Link Search Menu Expand Document

Use Python to interact with your objects on lakeFS

High Level Python SDK New
We’ve just released a new High Level Python SDK library, and we’re super excited to tell you about it! Continue reading to get the full story!
Though our previous SDK client is still supported and maintained, we highly recommend using the new High Level SDK.
For previous Python SDKs follow these links:
lakefs-sdk
legacy-sdk (Depracated)

There are two primary ways to work with lakeFS from Python:

Using the lakeFS SDK

Installing

Install the Python client using pip:

pip install lakefs

Initializing

The High Level SDK by default will try to collect authentication parameters from the environment and attempt to create a default client. When working in an environment where lakectl is configured it is not necessary to instantiate a lakeFS client or provide it for creating the lakeFS objects. In case no authentication parameters exist, it is also possible to explicitly create a lakeFS client

Here’s how to instantiate a client:

from lakefs.client import Client

clt = Client(
    host="http://localhost:8000",
    username="AKIAIOSFODNN7EXAMPLE",
    password="wJalrXUtnFEMI/K7MDENG/bPxRfiCYEXAMPLEKEY",
)

For testing SSL endpoints you may wish to use a self-signed certificate. If you do this and receive an SSL: CERTIFICATE_VERIFY_FAILED error message you might add the following configuration to your client:

clt.config.verify_ssl= False

This setting allows well-known “man-in-the-middle”, impersonation, and credential stealing attacks. Never use this in any production setting.
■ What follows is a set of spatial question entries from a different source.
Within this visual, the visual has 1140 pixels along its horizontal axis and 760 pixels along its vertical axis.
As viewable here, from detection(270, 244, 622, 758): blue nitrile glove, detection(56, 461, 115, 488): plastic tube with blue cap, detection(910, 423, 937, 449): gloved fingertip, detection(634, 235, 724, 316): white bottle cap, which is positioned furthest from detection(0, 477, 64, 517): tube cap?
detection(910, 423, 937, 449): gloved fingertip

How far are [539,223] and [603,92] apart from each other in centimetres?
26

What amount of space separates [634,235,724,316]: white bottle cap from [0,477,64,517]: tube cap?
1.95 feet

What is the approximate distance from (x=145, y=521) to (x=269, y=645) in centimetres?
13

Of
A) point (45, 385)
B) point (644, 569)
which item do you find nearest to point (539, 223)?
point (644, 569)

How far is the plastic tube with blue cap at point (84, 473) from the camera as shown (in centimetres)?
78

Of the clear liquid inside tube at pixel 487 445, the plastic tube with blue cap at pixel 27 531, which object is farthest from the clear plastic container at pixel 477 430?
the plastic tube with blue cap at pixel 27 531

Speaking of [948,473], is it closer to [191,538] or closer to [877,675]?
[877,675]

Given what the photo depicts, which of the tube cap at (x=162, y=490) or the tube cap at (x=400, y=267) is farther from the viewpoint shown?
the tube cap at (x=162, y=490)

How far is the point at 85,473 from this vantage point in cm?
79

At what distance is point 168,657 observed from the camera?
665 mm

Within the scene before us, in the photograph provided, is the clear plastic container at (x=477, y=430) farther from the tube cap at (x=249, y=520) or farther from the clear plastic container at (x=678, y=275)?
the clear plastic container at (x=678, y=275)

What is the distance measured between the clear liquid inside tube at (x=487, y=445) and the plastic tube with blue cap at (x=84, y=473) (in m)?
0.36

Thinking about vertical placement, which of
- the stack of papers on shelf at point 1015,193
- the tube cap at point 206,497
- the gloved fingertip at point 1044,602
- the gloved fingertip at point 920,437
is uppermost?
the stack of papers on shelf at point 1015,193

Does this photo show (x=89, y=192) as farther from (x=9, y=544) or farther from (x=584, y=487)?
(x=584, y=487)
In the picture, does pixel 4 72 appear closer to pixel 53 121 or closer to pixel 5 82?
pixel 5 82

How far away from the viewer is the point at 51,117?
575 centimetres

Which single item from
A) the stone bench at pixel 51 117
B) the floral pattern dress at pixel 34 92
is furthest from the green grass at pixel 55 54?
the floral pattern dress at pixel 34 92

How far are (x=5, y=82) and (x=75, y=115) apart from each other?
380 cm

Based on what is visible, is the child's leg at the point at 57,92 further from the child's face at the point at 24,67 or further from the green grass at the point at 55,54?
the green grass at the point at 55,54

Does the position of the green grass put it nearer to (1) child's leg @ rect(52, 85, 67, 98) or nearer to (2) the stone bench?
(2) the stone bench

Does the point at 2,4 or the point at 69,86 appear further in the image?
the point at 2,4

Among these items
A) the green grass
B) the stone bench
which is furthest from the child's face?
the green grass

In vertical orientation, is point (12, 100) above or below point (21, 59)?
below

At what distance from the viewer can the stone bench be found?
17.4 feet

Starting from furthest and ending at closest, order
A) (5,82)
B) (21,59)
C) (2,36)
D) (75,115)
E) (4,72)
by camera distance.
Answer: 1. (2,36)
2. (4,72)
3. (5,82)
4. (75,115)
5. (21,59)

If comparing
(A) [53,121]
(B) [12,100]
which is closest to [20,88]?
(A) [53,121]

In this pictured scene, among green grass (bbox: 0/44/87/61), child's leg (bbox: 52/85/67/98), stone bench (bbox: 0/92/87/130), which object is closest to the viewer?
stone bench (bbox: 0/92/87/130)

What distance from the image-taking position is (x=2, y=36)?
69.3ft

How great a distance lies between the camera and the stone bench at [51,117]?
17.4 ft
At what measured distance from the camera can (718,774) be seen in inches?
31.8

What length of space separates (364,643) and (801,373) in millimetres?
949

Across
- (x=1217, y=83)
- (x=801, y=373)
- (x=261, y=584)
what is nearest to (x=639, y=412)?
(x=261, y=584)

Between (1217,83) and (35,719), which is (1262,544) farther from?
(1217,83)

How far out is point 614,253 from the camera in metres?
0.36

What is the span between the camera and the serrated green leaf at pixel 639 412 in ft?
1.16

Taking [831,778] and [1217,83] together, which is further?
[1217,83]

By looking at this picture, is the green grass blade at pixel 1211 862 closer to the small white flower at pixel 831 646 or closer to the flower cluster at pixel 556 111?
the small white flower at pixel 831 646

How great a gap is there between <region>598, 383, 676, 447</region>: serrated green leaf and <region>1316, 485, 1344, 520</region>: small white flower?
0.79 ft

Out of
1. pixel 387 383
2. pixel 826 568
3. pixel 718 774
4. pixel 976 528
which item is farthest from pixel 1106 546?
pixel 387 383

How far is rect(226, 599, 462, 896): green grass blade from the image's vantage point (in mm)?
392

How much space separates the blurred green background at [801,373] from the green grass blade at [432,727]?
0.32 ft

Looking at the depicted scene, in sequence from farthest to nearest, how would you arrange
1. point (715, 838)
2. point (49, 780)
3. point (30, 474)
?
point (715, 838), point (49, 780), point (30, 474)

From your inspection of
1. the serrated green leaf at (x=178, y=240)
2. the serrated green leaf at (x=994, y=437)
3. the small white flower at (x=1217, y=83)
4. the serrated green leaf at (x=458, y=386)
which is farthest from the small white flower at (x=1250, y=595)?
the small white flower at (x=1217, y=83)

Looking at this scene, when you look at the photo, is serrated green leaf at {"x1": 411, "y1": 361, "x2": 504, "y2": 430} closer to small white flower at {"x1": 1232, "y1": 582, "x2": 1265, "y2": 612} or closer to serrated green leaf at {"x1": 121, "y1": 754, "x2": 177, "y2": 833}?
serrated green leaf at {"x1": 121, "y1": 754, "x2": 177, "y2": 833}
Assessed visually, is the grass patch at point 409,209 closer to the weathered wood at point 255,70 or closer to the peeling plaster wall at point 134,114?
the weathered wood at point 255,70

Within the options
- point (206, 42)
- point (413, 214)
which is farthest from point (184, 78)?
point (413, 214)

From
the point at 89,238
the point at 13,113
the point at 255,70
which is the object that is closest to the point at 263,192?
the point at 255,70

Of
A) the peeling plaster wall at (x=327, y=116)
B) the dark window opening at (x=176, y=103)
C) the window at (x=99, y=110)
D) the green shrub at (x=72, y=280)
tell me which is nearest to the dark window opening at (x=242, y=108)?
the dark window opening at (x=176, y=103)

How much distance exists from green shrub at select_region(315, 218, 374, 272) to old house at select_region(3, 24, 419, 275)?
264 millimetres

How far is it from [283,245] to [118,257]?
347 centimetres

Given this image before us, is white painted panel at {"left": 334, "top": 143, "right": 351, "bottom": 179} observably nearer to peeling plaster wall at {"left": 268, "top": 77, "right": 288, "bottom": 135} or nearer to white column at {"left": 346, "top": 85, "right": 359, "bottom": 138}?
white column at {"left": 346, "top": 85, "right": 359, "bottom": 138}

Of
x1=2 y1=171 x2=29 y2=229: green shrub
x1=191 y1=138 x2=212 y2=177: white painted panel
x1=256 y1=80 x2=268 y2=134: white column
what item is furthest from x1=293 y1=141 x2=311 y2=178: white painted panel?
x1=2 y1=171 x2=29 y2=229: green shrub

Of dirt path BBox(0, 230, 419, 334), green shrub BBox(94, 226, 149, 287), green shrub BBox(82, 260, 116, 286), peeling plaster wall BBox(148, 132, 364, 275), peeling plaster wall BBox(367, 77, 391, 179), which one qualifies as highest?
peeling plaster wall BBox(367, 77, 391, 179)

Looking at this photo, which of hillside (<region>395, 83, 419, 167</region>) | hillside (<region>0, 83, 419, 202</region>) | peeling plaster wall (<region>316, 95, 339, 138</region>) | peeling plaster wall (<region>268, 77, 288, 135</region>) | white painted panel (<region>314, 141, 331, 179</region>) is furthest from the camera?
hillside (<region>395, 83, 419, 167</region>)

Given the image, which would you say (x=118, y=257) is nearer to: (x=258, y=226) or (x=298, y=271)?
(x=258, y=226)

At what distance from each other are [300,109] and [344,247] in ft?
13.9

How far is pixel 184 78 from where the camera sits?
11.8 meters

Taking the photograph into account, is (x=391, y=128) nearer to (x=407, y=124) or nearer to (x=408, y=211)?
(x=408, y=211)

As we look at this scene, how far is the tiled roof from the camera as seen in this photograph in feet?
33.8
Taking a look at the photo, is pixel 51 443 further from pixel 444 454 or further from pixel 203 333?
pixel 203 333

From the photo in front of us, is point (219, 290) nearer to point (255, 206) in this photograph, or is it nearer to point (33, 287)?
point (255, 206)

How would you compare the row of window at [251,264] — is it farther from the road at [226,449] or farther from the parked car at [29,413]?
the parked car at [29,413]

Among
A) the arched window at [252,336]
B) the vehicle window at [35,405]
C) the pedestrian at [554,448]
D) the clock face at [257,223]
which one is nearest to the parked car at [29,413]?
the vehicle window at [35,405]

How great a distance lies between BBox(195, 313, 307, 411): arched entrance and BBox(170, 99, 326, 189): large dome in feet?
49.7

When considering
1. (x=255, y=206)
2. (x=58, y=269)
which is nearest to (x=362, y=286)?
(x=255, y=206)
Optionally, to enable communication via proxies, simply set the proxy configuration:

clt.config.ssl_ca_cert = <path to a file of concatenated CA certificates in PEM format> # Set this to customize the certificate file to verify the peer
clt.config.proxy = <proxy server URL>

Usage Examples

Lets see how we can interact with lakeFS using the High Level SDK.

Creating a repository

import lakefs

repo = lakefs.repository("example-repo").create(storage_namespace="s3://storage-bucket/repos/example-repo")
print(repo)

If using an explicit client, create the Repository object and pass the client to it (note the changed syntax).

import lakefs
from lakefs.client import Client

clt = Client(
    host="http://localhost:8000",
    username="AKIAIOSFODNN7EXAMPLE",
    password="wJalrXUtnFEMI/K7MDENG/bPxRfiCYEXAMPLEKEY",
)

repo = lakefs.Repository("example-repo", client=clt).create(storage_namespace="s3://storage-bucket/repos/example-repo")
print(repo)

Output

{id: 'example-repo', creation_date: 1697815536, default_branch: 'main', storage_namespace: 's3://storage-bucket/repos/example-repo'}

List repositories

import lakefs

print("Listing repositories:")
for repo in lakefs.repositories():
    print(repo)

Output

Listing repositories:
{id: 'example-repo', creation_date: 1697815536, default_branch: 'main', storage_namespace: 's3://storage-bucket/repos/example-repo'}

Creating a branch

import lakefs

branch1 = lakefs.repository("example-repo").branch("experiment1").create(source_reference_id="main")
print("experiment1 ref:", branch1.get_commit().id)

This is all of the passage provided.